Que peut apporter ce modèle au monde ?
Si Obama confirme son leadership sur le camp démocrate, remporte l’élection de novembre et agit par la suite conformément à ce qu’il déclare, cette réussite, après deux mandats de George Bush vécus par beaucoup d’Américains comme un gâchis au plan tant intérieur qu’extérieur, offrira bien sûr la chance d’un autre positionnement des Etats-Unis, plus ouvert, moins unilatéral, bref, moins caricatural.
Au-delà des dossiers géopolitiques du moment, ce modèle pourrait aussi, pour ainsi dire par contagion, inspirer d’autres démarches progressistes renouvelées, capables par davantage d’attention aux faits comme par une inspiration juste parce que longuement mûrie au contact des réalités sociales, de mieux dépasser les antagonismes, d’associer mobilisation collective et responsabilisation individuelle, de représenter encore un ancrage possible pour un multiculturalisme à la fois tolérant sur les mœurs et exigeant sur les principes.
Si l’on associe de surcroît au sénateur de l’Illinois sa femme, Michelle, reconnue par nombre d’électeurs américains comme une personnalité elle aussi exceptionnelle – voyez encore le discours qu’elle a prononcé le 16 mars à Villanova (Pa) –, c’est un modèle doublement neuf, complémentaire, que donne à voir la montée en puissance de Barack Obama, et qui laisse ainsi également entrevoir une intelligence plus complète et des rapports plus mûrs entre les sexes.
Que nous dit-il enfin sur la France ?
En nous invitant à porter un regard sur l’Hexagone à la fois attentif et distancié, ce modèle fait aussi apparaître, en creux, quelques unes de nos faiblesses en matière de leadership, qu’il soit d’ailleurs de droite ou gauche. Il en va du changement chez nous comme des westerns en Amérique : pas plus que « le bon » ne sait entraîner, « la brute » ne peut rassembler. Or, si « le truand » n’est jamais une bonne option, la question du leader, des leaders, est bien en revanche une question posée avec acuité aujourd’hui à la société française.

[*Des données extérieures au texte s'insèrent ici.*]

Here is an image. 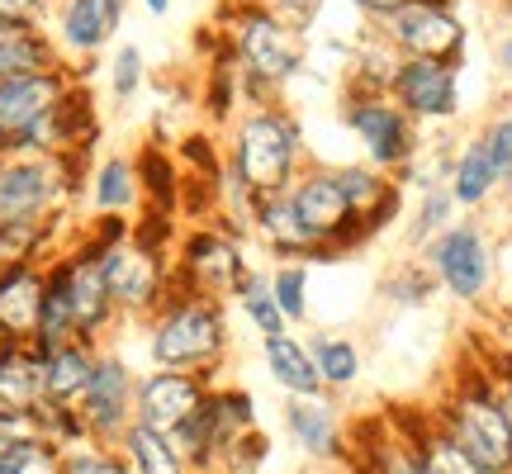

Ce nouveau modèle de leadership fait d’abord ressortir le fait que nous sommes, nous aussi, un pays profondément clivé et figé sur des antagonismes anciens qui peinent à faire davantage de place au pragmatisme et à l’innovation. Il y a là, à l’évidence, aussi bien un déficit de méthode qu’un passage de relais difficile de la génération du baby boom à celle d’après Mai 68. La capacité de ce nouveau leadership à la fois à rassurer et à réintroduire de la confiance révèle aussi la primauté des peurs au sein de la société française et cette propension assidue au découragement et au cynisme plutôt qu’à l’expérimentation et à l’action.
Bref, d’un peu plus loin qu’avec notre focale habituelle, l’émergence entraînante du nouveau style de leadership que représente Barack Obama ne fait ressortir qu’avec davantage de force encore notre difficulté à renouveler nos références démocratiques et à impulser de nouvelles dynamiques, dans lesquelles la réforme ne serait pas l’ennnemie du plus grand nombre ; c’est là d’ailleurs tout l’enjeu de la feuille de route que représente le rapport Attali qui cristallise bien, de fait, cet enjeu de génération.
Ainsi, l’engouement perceptible dans notre pays pour Barack Obama ne représente-t-il pas seulement l’attente d’une Amérique nouvelle. Il exprime aussi, chez nous, avec vigueur le besoin de dépasser les vieux clivages inopérants dans un monde en mouvement.